Meanwhile, if the IRS challenged the relief as reportable income, it could have left taxpayers in limbo while waiting for the full clarification of the rules.
Yesterday’s announcement means that taxpayers in sixteen different states are now cleared to file their 2022 taxes without reporting the relief checks on their tax returns. These states are California, Colorado, Connecticut, Delaware, Florida, Hawaii, Idaho, Illinois, Indiana, Maine, New Jersey, New Mexico, New York, Oregon, Pennsylvania, and Rhode Island.
Generally, Alaska taxpayers will also be able to leave their relief checks unreported. However, Alaska’s additional Permanent Fund Dividend program and state worker’s compensation must still be included for federal income purposes.

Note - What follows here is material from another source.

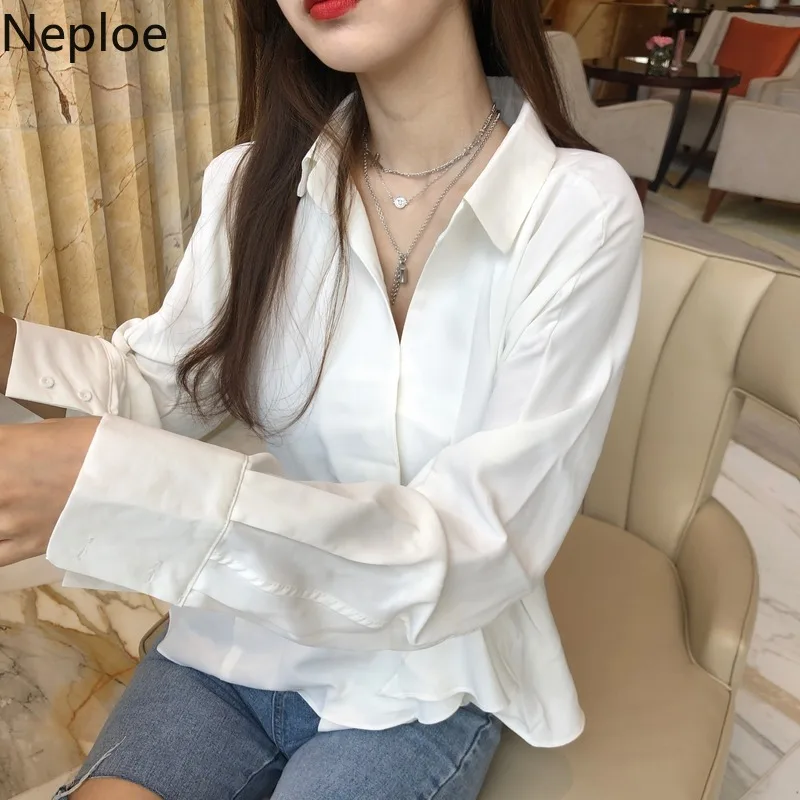 Neploe, Ретро стиль, тонкая талия, на шнуровке, одноцветная блузка, отложной воротник, длинный рукав, плиссированная блуза, на пуговицах, дизайнерская, шикарная, Весенняя рубашка, 48085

Finally, taxpayers in four other states – Georgia, Massachusetts, South Carolina, and Virginia – will generally be able to leave the state-issued relief unreported but must meet certain requirements.

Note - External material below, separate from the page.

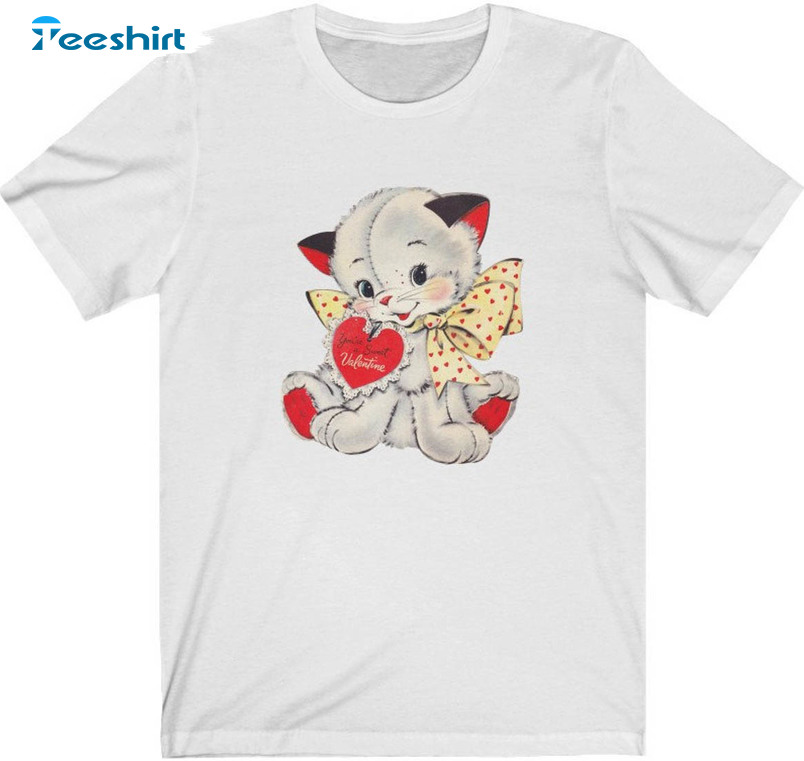 Vintage 1970s Valentines Day Cat Shirt, Patchwork Kitten Heart Unisex T-shirt Short Sleeve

“For these individuals, state payments will not be included for federal tax purposes if the payment is a refund of state taxes paid and either the recipient claimed the standard deduction or itemized their deductions but did not receive a tax benefit,” the IRS warned.
Taxpayers who received a tax benefit in the year the taxes were deducted must still report refunded state taxes as income.